Zina yaparken yakalanan bir kadın Hz. İsa’nın huzuruna getirilir…
Halk öfkelidir...
Kadının recm cezasıyla taşlanarak öldürülmesini istemektedir…
Hz. İsa kavminin bu isteğini reddetmez…
Eğilir yerden bir taş alır…
Ve yere bir daire çizer…
Daire Allah'ın izni ve kudretiyle bir aynaya çevrilir...
Ve aynaya bakan herkes geçmişte işlediği günahları tüm çıplaklığıyla görür...
Hz. İsa doğrulur,
0 kalabalığa doğru döner ve;
"Hadi, ilk taşı en günahsız olanınız atsın" der.
Kimse kadına taş atmaya cesaret edemez…
Çünkü herkes haddinden fazla günahkardır…
Biri kadına taş atacak olsa günahları herkesin içinde ifşa olacaktır…
Kimse taş atmaya cesaret edemeyince,
Hz. İsa kadını affederek oradan gönderir....
Evet, cennetteki yerini babadan kalan miras malı gibi garanti görenler şimdi söyleyin, bakalım…
Hangimiz diğerimizden daha az günahsızız?
Amel defterlerimiz boynumuza asılı kalsaydı acaba kaçımızın birbirine bakacak yüzü olurdu?

--

### Alıştırma
Yukarıdaki Hz. İsa anlatısında "Ve aynaya bakan" sözlerinin geçtiği yerle başlayıp "affederek oradan gönderir...." ile biten bölümü hiç değiştirmeden kopyalayın.

--

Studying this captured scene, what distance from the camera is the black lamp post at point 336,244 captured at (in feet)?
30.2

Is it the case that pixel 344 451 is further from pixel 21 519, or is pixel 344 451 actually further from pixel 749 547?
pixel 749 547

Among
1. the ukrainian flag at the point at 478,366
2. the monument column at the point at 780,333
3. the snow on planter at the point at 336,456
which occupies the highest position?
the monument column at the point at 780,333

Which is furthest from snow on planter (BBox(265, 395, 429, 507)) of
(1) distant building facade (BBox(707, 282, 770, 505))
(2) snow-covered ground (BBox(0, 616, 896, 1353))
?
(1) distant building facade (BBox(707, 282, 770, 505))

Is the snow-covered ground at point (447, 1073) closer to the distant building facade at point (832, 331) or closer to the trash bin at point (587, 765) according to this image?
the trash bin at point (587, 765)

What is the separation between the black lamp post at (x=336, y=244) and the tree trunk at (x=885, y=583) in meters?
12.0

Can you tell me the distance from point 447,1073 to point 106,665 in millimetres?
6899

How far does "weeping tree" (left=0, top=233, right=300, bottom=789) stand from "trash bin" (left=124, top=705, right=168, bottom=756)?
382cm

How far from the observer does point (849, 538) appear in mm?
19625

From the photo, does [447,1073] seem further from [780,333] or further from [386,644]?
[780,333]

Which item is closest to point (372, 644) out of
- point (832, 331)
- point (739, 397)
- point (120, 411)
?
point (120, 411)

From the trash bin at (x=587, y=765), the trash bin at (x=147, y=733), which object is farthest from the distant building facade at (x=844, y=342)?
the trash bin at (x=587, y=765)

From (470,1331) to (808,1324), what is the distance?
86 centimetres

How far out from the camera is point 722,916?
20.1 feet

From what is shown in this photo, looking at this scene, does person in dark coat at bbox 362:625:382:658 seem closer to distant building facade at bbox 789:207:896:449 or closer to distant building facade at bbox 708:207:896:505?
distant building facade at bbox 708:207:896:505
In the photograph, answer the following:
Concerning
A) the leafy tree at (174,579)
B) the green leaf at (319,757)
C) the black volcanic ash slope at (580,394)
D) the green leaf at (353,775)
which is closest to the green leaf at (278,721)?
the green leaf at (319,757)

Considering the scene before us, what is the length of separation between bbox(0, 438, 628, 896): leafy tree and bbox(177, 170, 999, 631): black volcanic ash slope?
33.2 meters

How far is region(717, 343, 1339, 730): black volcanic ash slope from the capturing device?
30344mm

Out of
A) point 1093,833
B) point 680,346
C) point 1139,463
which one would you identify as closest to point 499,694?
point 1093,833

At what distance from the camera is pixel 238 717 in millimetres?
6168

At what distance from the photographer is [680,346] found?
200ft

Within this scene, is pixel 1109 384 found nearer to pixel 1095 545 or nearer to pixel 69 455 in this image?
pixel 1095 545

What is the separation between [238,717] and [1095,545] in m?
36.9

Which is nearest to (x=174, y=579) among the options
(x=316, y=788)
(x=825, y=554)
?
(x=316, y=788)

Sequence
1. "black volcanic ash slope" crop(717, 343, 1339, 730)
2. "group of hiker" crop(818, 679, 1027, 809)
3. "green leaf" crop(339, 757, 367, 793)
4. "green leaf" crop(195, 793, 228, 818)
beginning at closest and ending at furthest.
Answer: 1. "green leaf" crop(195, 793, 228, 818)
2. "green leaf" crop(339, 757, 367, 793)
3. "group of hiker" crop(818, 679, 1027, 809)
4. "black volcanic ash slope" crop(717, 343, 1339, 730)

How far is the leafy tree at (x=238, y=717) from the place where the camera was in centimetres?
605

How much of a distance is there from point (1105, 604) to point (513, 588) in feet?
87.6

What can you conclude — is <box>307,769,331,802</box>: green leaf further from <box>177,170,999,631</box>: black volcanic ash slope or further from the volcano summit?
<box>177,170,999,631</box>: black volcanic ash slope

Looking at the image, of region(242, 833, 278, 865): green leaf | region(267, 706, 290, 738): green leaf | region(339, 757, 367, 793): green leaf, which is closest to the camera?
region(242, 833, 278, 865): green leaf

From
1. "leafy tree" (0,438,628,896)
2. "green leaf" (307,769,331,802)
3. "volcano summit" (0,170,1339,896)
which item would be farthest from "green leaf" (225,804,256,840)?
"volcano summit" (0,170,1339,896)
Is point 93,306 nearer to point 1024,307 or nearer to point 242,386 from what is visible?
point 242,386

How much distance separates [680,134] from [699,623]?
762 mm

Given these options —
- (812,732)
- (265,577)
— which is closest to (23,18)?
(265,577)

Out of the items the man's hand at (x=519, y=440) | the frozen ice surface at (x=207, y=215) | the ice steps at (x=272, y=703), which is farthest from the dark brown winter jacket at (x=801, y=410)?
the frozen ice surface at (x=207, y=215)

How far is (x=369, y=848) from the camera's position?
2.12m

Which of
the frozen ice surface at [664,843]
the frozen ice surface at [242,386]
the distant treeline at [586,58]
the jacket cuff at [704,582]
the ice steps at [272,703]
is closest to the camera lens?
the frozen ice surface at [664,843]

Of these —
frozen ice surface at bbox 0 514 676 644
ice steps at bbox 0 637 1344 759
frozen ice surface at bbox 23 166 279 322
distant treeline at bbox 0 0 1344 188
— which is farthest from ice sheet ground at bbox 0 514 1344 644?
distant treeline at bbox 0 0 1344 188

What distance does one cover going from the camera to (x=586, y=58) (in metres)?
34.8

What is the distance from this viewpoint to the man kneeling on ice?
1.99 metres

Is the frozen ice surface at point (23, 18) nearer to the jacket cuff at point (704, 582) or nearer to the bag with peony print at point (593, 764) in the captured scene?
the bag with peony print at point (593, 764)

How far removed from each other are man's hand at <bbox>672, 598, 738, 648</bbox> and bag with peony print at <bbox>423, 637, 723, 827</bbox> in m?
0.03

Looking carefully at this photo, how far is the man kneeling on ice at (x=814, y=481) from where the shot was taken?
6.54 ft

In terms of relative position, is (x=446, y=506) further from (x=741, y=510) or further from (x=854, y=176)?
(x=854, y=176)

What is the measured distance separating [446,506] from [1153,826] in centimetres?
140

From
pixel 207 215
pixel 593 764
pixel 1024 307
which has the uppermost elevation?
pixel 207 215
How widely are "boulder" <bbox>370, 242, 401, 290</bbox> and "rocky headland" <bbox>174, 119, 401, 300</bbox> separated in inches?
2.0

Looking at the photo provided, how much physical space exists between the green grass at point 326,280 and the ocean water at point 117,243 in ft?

--

### Çözümlü alıştırma
Ve aynaya bakan herkes geçmişte işlediği günahları tüm çıplaklığıyla görür...
Hz. İsa doğrulur,
0 kalabalığa doğru döner ve;
"Hadi, ilk taşı en günahsız olanınız atsın" der.
Kimse kadına taş atmaya cesaret edemez…
Çünkü herkes haddinden fazla günahkardır…
Biri kadına taş atacak olsa günahları herkesin içinde ifşa olacaktır…
Kimse taş atmaya cesaret edemeyince,
Hz. İsa kadını affederek oradan gönderir....